Pemuda bergigi kelinci itu tersenyum kecil. Entah rasa penat yang tadi menghinggapinya hilang berganti haru yang luar biasa. Sungguh dia tak mengharapkan lebih, seperti pesta ulang tahun misalnya. Melihat Yoongi membaik adalah harapan satu-satunya sejak setahun ini. Jadi ketika Yoongi mengisyaratkan Jungkook untuk melakukan sebuah permohonan, pemuda itu langsung mengapitkan telapak tangannya.

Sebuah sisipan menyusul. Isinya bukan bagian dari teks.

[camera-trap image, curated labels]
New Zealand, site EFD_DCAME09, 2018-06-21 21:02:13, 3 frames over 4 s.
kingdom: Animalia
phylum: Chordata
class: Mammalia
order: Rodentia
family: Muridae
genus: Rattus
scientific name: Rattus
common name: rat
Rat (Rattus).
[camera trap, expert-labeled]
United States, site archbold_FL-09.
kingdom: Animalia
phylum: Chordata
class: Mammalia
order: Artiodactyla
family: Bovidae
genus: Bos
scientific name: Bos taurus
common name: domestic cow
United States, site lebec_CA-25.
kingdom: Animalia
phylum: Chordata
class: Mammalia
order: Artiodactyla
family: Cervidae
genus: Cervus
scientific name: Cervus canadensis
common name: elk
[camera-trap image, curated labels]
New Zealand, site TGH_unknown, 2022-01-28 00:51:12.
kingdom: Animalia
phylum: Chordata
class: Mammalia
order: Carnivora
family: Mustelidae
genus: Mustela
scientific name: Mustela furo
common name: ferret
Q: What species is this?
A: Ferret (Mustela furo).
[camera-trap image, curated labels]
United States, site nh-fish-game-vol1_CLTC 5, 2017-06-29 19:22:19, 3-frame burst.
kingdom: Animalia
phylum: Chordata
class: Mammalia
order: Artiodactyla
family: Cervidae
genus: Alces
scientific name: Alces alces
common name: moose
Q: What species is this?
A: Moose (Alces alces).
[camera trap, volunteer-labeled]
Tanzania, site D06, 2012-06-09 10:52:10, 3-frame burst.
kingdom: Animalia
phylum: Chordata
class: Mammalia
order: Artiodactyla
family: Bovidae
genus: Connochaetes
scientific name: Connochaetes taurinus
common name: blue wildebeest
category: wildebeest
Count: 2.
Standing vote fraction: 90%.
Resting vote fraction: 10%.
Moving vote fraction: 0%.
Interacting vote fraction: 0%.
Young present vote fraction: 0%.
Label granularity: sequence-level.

Memejamkan matanya. Lalu berdoa dengan lantang namun lembut di depan Yoongi. Doa yang tak ingin hanya Tuhan dan dirinya saja yang tahu, dia ingin Yoongi tahu apa harapannya.
"Tuhan, terimakasih karena kau sudah membuat keadaan Yoongi Hyung membaik. Kau yang terbaik Tuhan." Napas Yoongi tertahan, atensinya kini semakin terfokus pada Jungkook. "Aku ingin keadaannya Lebih baik lagi. Emmm..mungkin seperti mulai berbicara, memanggil namaku."
Suara Jungkook melirih, mulutnya terkantup rapat sejenak, seperti setiap kata yang akan terucap terasa begitu menekan tenggorokannya.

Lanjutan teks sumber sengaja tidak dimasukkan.